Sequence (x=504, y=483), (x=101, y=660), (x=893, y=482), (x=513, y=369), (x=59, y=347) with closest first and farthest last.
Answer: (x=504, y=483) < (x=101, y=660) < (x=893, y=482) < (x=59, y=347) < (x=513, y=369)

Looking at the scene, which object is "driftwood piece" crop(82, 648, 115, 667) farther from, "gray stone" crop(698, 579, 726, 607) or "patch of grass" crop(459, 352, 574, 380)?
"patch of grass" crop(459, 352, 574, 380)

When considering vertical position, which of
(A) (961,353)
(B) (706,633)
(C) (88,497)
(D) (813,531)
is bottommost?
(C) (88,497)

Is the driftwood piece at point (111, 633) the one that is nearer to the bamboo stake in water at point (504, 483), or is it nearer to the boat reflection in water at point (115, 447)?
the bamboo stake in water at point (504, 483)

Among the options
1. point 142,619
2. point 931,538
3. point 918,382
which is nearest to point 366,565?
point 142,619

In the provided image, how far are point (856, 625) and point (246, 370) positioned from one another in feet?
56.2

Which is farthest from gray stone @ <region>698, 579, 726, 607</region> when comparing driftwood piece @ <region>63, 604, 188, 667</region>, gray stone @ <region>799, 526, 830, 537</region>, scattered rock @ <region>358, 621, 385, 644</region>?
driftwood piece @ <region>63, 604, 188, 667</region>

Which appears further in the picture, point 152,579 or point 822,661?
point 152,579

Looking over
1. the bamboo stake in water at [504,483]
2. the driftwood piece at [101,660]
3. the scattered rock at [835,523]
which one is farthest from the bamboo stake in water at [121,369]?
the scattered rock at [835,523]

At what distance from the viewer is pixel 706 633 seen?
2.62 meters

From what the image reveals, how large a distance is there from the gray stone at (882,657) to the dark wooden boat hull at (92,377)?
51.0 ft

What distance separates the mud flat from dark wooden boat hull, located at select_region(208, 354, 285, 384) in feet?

++++++++++++++++++++

Copy the data word for word, from the line containing "Looking over" through the last line of the data, including both of these lines.

Looking over
1. the bamboo stake in water at [504,483]
2. the driftwood piece at [101,660]
3. the scattered rock at [835,523]
which one is farthest from the bamboo stake in water at [121,369]?
the scattered rock at [835,523]

At what distance from the viewer is pixel 706 633 seen?
2.62 meters

From what the image reveals, how large a distance is there from the gray stone at (882,657) to the dark wooden boat hull at (92,377)?
51.0 ft

What distance separates the mud flat from dark wooden boat hull, located at select_region(208, 354, 285, 384) in feet?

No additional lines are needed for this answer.